В Италии не очень боятся задеть чужое тщеславие, разговор
там быстро принимает непринужденный характер и переходит на личные темы.
Почувствовав обиду, люди могут больше не встречаться, - это служит
поправкой к такому обычаю.
- Скажите, граф, почему вы пудрите волосы? - спросила г-жа Пьетранера
уже на третий день своего знакомства с Моска. - Пудреные волосы! У такого
человека, как вы, - любезного, еще молодого и вдобавок воевавшего вместе с
нами в Испании! (*50)
- Видите ли, я ничего не украл в этой самой Испании, а жить на
что-нибудь надо! Я страстно мечтал о славе, лестное слово нашего
командира, французского генерала Гувьон-Сен-Сира, было для меня все. Но,
как оказалось после падения Наполеона, пока я проживал свое состояние на
его службе, мой отец, человек с воображением, в мечтах уже видевший меня
генералом, принялся строить для меня дворец в Парме. В 1813 году все мое
богатство состояло из недостроенного дворца и пенсии.
- Пенсии? Три с половиной тысячи, как у моего мужа?

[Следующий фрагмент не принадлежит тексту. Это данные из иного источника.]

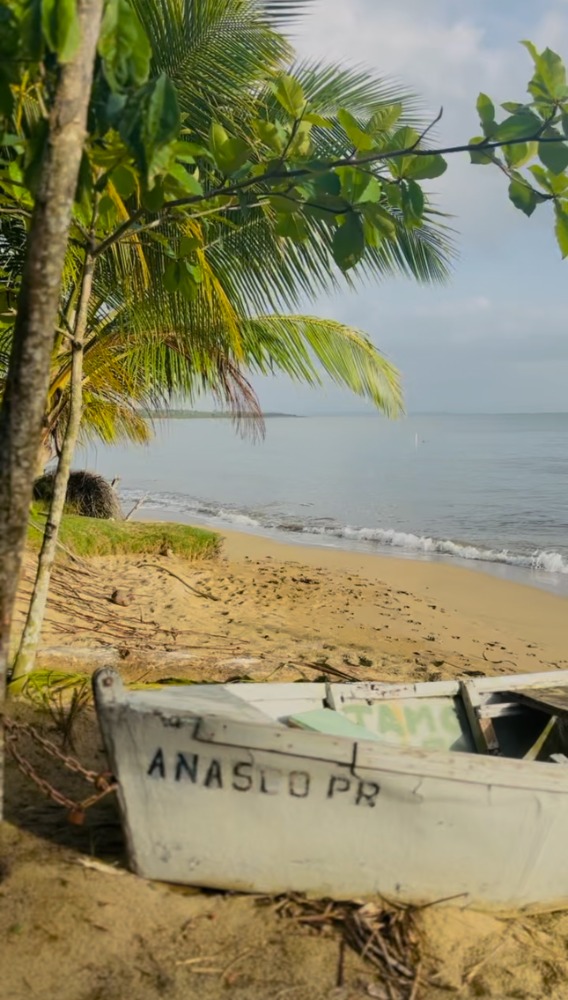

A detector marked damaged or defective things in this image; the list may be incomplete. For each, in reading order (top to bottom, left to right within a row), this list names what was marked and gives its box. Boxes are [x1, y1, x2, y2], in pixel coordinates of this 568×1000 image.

rusty chain [2, 720, 118, 828]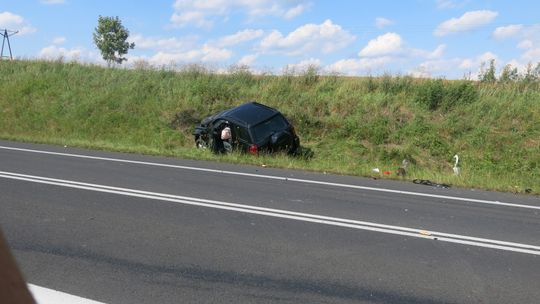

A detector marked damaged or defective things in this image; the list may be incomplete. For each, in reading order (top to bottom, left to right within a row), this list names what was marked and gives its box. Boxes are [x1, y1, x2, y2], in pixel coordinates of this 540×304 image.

overturned vehicle [192, 101, 300, 154]
crashed black car [192, 102, 300, 154]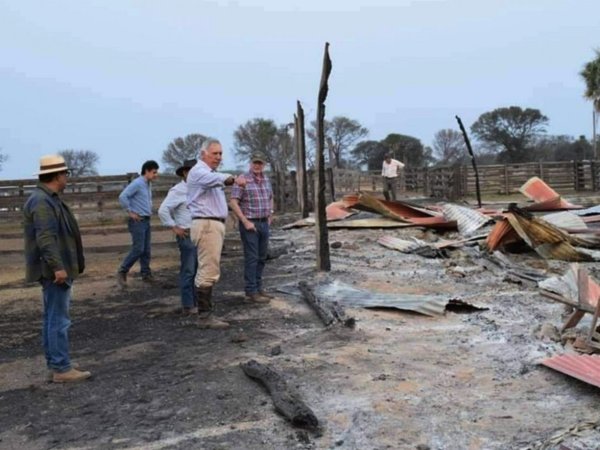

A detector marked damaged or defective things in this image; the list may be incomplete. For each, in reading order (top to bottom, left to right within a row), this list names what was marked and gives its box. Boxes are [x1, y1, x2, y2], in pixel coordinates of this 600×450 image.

burnt wooden post [314, 43, 332, 270]
burnt wooden post [454, 116, 482, 207]
crumpled metal roof sheet [520, 177, 580, 210]
rusted roofing panel [440, 205, 492, 236]
crumpled metal roof sheet [440, 205, 492, 237]
crumpled metal roof sheet [540, 354, 600, 388]
rusted roofing panel [540, 354, 600, 388]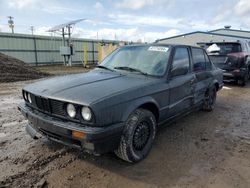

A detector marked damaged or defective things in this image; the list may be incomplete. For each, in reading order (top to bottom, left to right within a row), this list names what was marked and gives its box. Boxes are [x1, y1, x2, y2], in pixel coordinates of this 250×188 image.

damaged front bumper [17, 103, 124, 154]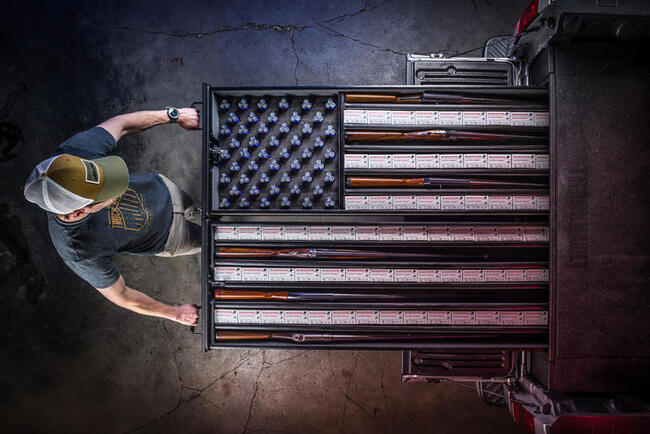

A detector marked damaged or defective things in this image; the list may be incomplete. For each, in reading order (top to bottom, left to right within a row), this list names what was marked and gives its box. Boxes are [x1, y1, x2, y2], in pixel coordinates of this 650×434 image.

crack in concrete [107, 0, 390, 84]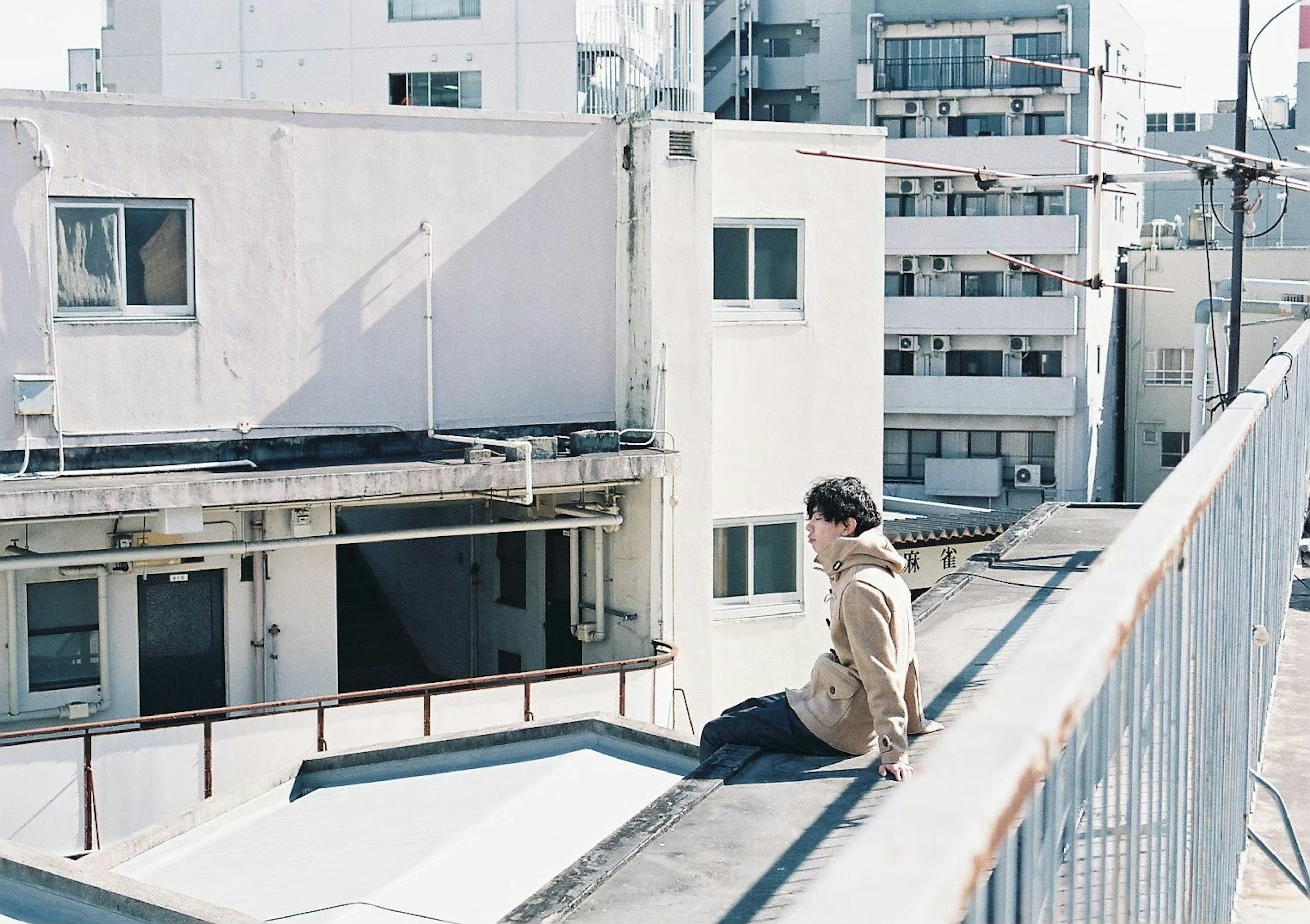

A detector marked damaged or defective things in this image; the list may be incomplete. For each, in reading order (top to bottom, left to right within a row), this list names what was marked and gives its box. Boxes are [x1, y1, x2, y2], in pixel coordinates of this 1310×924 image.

- Граф Пьетранера был дивизионным генералом, а я - скромным командиром
эскадрона. Мне назначили только восемьсот франков, да и те стали
выплачивать, лишь когда я сделался министром финансов.
Так как при этом разговоре присутствовала только хозяйка ложи, дама
весьма либеральных взглядов, он продолжался с такою же откровенностью.
Отвечая на расспросы г-жи Пьетранера, граф рассказал ей о своей жизни в
Парме.
- В Испании, в войсках генерала Сен-Сира, я лез под пули ради ордена и
крупицы славы, а теперь я одеваюсь, как комедийный персонаж, ради того,
чтобы иметь жалованье в несколько тысяч франков и дом на широкую ногу.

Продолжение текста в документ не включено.